[REQUIRED ACTION]
Stop after the line with "common name: eurasian wild pig"; until then, please copy every line of the records word for word from the first.

[EXERCISE DATA]
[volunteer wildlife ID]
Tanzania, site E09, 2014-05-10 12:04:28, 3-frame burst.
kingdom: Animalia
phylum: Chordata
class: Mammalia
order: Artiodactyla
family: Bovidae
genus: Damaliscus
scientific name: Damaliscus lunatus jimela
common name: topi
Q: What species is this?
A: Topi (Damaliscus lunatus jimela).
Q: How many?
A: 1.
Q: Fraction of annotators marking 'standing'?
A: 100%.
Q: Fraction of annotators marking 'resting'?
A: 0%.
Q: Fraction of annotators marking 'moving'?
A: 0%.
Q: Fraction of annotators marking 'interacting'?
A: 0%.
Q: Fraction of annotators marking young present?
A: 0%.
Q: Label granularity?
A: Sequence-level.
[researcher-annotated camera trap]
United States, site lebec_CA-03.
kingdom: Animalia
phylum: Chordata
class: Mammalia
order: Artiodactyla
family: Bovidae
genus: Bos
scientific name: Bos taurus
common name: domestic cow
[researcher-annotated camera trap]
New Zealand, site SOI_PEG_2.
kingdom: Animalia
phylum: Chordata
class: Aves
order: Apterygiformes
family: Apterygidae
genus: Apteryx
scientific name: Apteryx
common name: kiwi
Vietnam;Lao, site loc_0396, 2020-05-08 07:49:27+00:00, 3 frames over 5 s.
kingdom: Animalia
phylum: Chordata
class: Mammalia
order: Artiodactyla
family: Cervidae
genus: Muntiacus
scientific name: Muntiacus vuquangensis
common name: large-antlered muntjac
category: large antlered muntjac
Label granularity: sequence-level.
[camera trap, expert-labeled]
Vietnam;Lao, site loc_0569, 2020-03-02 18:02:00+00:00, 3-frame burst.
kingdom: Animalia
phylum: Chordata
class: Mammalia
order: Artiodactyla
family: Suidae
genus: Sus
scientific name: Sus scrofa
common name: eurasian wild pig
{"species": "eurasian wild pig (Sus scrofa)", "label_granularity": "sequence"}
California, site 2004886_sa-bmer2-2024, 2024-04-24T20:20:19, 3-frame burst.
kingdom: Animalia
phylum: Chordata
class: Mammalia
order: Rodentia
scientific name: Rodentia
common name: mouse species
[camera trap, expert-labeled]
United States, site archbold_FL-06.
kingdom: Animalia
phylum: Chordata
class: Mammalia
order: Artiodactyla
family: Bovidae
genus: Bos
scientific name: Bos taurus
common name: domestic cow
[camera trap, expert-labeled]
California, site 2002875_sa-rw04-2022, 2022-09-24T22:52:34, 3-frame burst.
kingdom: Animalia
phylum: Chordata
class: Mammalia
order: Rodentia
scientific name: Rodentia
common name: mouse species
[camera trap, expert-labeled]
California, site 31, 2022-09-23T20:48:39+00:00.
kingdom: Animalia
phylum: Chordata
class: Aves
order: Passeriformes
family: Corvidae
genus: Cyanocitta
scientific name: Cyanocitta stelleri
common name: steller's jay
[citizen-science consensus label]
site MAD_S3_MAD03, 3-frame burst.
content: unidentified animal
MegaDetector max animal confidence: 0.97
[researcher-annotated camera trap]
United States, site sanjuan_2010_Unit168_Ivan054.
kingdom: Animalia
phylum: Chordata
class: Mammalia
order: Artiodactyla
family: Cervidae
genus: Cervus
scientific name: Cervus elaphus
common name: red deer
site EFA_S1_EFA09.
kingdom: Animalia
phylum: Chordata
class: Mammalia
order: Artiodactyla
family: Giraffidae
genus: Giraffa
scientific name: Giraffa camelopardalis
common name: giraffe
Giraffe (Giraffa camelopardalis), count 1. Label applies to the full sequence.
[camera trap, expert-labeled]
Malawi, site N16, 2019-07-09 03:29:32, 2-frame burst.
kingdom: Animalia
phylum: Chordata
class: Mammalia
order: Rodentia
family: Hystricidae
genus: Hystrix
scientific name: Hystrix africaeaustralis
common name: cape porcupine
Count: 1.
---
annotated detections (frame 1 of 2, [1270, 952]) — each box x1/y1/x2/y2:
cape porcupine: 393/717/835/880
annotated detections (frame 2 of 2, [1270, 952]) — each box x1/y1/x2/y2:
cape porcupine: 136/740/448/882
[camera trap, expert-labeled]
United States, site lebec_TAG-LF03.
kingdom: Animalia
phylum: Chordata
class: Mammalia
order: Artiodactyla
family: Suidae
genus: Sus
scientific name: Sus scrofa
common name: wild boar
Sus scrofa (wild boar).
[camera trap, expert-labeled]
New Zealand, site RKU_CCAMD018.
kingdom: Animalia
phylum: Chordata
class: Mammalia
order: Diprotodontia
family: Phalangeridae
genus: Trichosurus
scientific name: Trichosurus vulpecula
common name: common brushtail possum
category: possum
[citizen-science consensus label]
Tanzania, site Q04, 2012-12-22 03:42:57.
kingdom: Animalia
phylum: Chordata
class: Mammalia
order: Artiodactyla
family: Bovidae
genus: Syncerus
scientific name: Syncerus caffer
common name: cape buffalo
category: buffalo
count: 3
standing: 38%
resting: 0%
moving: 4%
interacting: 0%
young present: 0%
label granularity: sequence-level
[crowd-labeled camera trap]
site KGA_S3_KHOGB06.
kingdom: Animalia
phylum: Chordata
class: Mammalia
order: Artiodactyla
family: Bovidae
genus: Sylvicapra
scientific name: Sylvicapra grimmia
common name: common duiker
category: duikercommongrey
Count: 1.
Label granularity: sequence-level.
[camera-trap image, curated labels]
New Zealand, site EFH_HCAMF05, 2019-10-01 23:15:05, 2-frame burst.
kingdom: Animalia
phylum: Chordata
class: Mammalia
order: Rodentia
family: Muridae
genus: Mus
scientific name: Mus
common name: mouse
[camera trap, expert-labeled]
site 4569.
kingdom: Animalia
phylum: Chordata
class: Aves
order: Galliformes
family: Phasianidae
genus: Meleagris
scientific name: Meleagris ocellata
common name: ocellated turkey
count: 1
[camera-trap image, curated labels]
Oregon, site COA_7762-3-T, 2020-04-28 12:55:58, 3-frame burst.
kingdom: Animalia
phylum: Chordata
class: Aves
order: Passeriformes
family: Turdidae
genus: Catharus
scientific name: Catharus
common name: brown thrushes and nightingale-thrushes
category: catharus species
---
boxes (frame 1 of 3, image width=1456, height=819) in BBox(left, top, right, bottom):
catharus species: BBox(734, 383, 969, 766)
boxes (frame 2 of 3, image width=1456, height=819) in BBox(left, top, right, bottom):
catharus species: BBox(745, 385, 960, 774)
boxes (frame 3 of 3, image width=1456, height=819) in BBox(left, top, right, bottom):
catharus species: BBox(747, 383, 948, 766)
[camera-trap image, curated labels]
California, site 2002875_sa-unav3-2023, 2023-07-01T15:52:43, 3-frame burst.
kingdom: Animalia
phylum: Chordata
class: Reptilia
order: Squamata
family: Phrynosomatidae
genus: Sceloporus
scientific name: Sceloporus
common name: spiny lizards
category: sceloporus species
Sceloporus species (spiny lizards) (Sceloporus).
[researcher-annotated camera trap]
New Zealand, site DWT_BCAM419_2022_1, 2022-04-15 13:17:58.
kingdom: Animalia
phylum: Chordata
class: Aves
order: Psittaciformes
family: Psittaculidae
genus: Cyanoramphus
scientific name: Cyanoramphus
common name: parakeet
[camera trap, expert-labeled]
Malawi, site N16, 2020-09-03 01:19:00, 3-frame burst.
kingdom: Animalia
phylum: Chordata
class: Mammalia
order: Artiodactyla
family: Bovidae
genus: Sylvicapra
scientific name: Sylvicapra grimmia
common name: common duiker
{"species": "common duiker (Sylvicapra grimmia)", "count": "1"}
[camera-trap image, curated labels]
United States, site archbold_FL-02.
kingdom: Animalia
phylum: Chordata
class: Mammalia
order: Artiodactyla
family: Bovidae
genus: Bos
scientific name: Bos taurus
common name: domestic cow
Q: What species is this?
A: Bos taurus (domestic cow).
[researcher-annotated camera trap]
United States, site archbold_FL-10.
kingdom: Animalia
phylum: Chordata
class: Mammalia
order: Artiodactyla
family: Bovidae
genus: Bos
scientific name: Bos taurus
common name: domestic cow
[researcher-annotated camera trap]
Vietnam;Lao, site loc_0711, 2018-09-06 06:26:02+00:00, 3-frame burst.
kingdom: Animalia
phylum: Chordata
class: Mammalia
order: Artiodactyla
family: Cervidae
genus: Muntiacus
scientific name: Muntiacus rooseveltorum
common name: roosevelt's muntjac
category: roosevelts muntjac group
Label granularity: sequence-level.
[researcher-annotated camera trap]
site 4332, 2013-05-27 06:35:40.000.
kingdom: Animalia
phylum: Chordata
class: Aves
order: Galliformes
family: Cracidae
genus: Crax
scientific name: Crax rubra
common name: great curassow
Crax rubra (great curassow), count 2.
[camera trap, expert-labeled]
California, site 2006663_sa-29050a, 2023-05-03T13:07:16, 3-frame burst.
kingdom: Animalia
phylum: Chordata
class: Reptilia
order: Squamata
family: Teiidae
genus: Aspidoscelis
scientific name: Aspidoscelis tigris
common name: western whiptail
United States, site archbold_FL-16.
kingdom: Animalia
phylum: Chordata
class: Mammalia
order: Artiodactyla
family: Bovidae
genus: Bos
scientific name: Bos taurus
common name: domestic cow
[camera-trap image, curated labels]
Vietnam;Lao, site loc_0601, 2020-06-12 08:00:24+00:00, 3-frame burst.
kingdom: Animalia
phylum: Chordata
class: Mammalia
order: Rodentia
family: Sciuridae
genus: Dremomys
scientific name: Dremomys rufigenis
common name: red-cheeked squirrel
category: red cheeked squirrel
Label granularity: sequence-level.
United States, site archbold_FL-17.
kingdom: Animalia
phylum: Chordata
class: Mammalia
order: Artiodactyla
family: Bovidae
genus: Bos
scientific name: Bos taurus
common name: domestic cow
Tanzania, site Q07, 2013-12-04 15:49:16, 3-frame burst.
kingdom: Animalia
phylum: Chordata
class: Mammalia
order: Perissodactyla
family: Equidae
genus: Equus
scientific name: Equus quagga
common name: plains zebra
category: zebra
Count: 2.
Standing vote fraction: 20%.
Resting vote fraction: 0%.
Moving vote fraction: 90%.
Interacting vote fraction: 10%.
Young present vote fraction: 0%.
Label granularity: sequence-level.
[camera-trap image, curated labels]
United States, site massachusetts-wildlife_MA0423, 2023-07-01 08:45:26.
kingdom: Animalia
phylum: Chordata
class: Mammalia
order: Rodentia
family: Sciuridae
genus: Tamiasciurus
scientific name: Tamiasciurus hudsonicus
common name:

[SOLVED EXERCISE]
[volunteer wildlife ID]
Tanzania, site E09, 2014-05-10 12:04:28, 3-frame burst.
kingdom: Animalia
phylum: Chordata
class: Mammalia
order: Artiodactyla
family: Bovidae
genus: Damaliscus
scientific name: Damaliscus lunatus jimela
common name: topi
Q: What species is this?
A: Topi (Damaliscus lunatus jimela).
Q: How many?
A: 1.
Q: Fraction of annotators marking 'standing'?
A: 100%.
Q: Fraction of annotators marking 'resting'?
A: 0%.
Q: Fraction of annotators marking 'moving'?
A: 0%.
Q: Fraction of annotators marking 'interacting'?
A: 0%.
Q: Fraction of annotators marking young present?
A: 0%.
Q: Label granularity?
A: Sequence-level.
[researcher-annotated camera trap]
United States, site lebec_CA-03.
kingdom: Animalia
phylum: Chordata
class: Mammalia
order: Artiodactyla
family: Bovidae
genus: Bos
scientific name: Bos taurus
common name: domestic cow
[researcher-annotated camera trap]
New Zealand, site SOI_PEG_2.
kingdom: Animalia
phylum: Chordata
class: Aves
order: Apterygiformes
family: Apterygidae
genus: Apteryx
scientific name: Apteryx
common name: kiwi
Vietnam;Lao, site loc_0396, 2020-05-08 07:49:27+00:00, 3 frames over 5 s.
kingdom: Animalia
phylum: Chordata
class: Mammalia
order: Artiodactyla
family: Cervidae
genus: Muntiacus
scientific name: Muntiacus vuquangensis
common name: large-antlered muntjac
category: large antlered muntjac
Label granularity: sequence-level.
[camera trap, expert-labeled]
Vietnam;Lao, site loc_0569, 2020-03-02 18:02:00+00:00, 3-frame burst.
kingdom: Animalia
phylum: Chordata
class: Mammalia
order: Artiodactyla
family: Suidae
genus: Sus
scientific name: Sus scrofa
common name: eurasian wild pig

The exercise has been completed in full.